4. UBSTAT_UBLIST treats the buf
to point to the unsigned long
array.
5. UBSTAT_UBPARMNUM ignores the buf
.
6. UBSTAT_GETTIME format is
typedef unsigned long ubstattime_t; struct { ubstattime_t start_time; ubstattime_t end_time; ubstattime_t cur_time; };
It returns the time interval within which the stats are collected and the current time.
All the times used are in seconds.
Notification
The notification info is passed via the notif
argument and is being set up for all the functions except the UBLIST
and the UBPARNUM
. The notification is one-shot, but note that once you requested the statistics the next shot is scheduled at the same time.
The notif
should point to
typedef struct { long maxinterval; int signum; } ubnotifrq_t;
The maxinterval
is the time after which the notification will be delivered. It should be more than 1 (second).
The signum
is the signal that will be sent to notify.
Return value
The system call returns -1 in case error has occurred.
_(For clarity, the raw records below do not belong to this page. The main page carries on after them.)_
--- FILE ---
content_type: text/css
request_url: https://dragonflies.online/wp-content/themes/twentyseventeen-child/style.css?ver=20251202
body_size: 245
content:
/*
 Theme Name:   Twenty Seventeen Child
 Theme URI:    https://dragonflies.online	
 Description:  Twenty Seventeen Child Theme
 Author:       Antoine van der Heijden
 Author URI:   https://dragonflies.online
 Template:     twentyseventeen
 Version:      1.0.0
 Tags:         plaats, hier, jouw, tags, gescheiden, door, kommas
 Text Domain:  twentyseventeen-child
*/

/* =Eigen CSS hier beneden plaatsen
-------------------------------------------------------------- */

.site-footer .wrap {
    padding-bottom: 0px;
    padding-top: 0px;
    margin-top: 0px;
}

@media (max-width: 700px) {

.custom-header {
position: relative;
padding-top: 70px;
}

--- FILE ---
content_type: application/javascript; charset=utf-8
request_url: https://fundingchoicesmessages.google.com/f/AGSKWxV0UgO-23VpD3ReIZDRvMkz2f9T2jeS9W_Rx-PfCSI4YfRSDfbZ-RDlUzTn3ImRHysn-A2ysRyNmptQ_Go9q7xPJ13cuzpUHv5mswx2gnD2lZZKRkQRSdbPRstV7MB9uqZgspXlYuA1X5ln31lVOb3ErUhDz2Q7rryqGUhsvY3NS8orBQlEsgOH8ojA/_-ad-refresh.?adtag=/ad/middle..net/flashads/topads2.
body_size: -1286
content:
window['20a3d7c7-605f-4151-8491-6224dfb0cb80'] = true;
In case of UBSTAT_UBPARMNUM</code it returns
UB_RESOURCES
and in all other cases it returns the amount of bytes written to the buf
.
Demo
The following program demonstrates how you can (but not should) use the described API. This example is deliberately made very stupid and simple to demonstrate the main idea and will only work on x86_64.
#include <stdio.h>
#include <unistd.h>
#include <stdlib.h>
#include <ub_stat.h>
#include <signal.h>
#define UBSTAT_BUFSIZE 4096
#define UBSTAT_NOTIFSIG SIGUSR1
#define UB_RESOURCES 24
static char ubstat_buf[UBSTAT_BUFSIZE];
static int luid, func;
static ubnotifrq_t notif;
static void (*print_stat)(void *buf);
#define sys_ubstat(args...) syscall(503, ## args)
static void usage(void)
{
printf("ubstat <id> <period> <resource>\n");
printf("resource can be either num or:\n");
printf("-1 for all maxheld and failcnt\n");
printf("-2 for all at all\n");
}
static void print_stat_one(void *buf)
{
struct {
ubstattime_t start_time;
ubstattime_t end_time;
ubstatparm_t param[1];
} *data;
data = buf;
printf("maxheld: %lu\n", data->param[0].maxheld);
printf("failcnt: %lu\n", data->param[0].failcnt);
}
static void print_stat_all(void *buf)
{
struct {
ubstattime_t start_time;
ubstattime_t end_time;
ubstatparm_t param[UB_RESOURCES];
} *data;
int res;
data = buf;
for (res = 0; res < UB_RESOURCES; res++) {
printf("res %d\n", res);
printf("\tmaxheld: %lu\n", data->param[res].maxheld);
printf("\tfailcnt: %lu\n", data->param[res].failcnt);
}
}
static void print_stat_full(void *buf)
{
struct {
ubstattime_t start_time;
ubstattime_t end_time;
ubstatparmf_t param[UB_RESOURCES];
} *data;
int res;
data = buf;
for (res = 0; res < UB_RESOURCES; res++) {
printf("res %d\n", res);
printf("minheld: %lu\n", data->param[res].minheld);
printf("maxheld: %lu\n", data->param[res].maxheld);
printf("failcnt: %lu\n", data->param[res].failcnt);
}
}
static inline int res2func(int resource)
{
if (resource >= 0) {
print_stat = print_stat_one;
return UBSTAT_READ_ONE | resource;
}
if (resource == -1) {
print_stat = print_stat_all;
return UBSTAT_READ_ALL;
}
if (resource == -2) {
print_stat = print_stat_full;
return UBSTAT_READ_FULL;
}
printf("Bad resource %d\n", resource);
exit(1);
}
static void do_notify(int x)
{
int err;
err = sys_ubstat(func, luid, (unsigned long)¬if,
ubstat_buf, UBSTAT_BUFSIZE);
if (err < 0) {
perror("Can't set stat");
exit(0);
}
print_stat(ubstat_buf);
}
static int do_ubstat(int id, int period, int resource)
{
luid = id;
func = res2func(resource);
notif.maxinterval = period;
notif.signum = UBSTAT_NOTIFSIG;
signal(UBSTAT_NOTIFSIG, do_notify);
do_notify(0);
}
int main(int argc, char **argv)
{
int id, period, res;
if (argc == 1) {
usage();
return 0;
}
id = atoi(argv[1]);
period = atoi(argv[2]);
res = atoi(argv[3]);
do_ubstat(id, period, res);
while (1)
sleep(10);
return 0;
}
Implementation constraints
Unfortunately the API is not architecture independent and thus 32-bit application will simply not work on x86_64.